Recently a friend told me, very sweetly, that she wishes she could put out as much writing as me.
She was feeling bad that a post she’d been working on for several days wasn’t finished yet, when I’ve been putting out a piece every day and delivering client work at the same time.
It reminded me that it’s been a few days since I reminded you that comparison is the thief of joy.
I do write a lot. But I have made lots of intentional decisions to be able to do this: I don’t have an office job, I don’t have children, and I live in an environment that inspires me.
My life is set up for me to write a lot. For many people that is not the case, and that’s FINE. You can still be a writer if you have a 9-to-5, or you have kids, or you live somewhere that doesn’t really inspire you.
You can also still be a writer if you takes a long time to get your work out.
My friend doesn’t write full-time. She’s super smart and has a bad-ass business, in which I would have to spend months doing what she does in a day.
She’s optimised for different things. That doesn’t mean she’s a bad writer; it means there are several hours in her work day where she can’t be writing.
When writing is literally all you have to do with your productive hours, you can produce a whole lot of work, especially once you’ve been doing it a while.
I’ve been writing full-time since 2013 — I have enough experience to know how much time something is likely to take me, and I can control my workflow so that I can guarantee I always have enough time.
Please, please don’t feel bad about your writing because you do it differently to someone else.
JK Rowling took 6 years to write the first Harry Potter book.

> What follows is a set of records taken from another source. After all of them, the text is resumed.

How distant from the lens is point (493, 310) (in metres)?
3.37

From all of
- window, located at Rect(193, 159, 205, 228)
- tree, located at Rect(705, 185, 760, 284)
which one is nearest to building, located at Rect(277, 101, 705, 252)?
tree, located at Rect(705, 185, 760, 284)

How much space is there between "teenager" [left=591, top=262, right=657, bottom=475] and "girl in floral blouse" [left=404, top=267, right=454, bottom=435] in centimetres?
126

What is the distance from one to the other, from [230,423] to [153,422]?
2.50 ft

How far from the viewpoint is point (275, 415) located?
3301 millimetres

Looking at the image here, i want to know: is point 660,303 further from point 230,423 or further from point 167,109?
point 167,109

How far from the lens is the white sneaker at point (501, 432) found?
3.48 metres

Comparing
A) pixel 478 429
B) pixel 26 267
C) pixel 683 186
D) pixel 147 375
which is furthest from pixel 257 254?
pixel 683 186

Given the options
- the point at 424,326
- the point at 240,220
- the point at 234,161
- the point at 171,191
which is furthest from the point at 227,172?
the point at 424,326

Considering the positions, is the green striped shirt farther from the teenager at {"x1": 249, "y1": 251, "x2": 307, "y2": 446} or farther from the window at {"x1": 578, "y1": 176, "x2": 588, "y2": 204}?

Michael Crichton took 8 years with Jurassic Park. Junot Diaz took 10 years with The Brief, Wondrous Life of Oscar Wao. Patrick Rothfuss took 15 years to write The Name of the Wind.
You can write slowly, and still be a great writer. You can write your pieces in a completely different order to what you were taught or how others do it, and still be a great writer. You can dictate your whole piece, and still be a great writer.
The work will come when you’re good and gosh darn ready, and it will be better because you’ve done it in the way that’s right for you.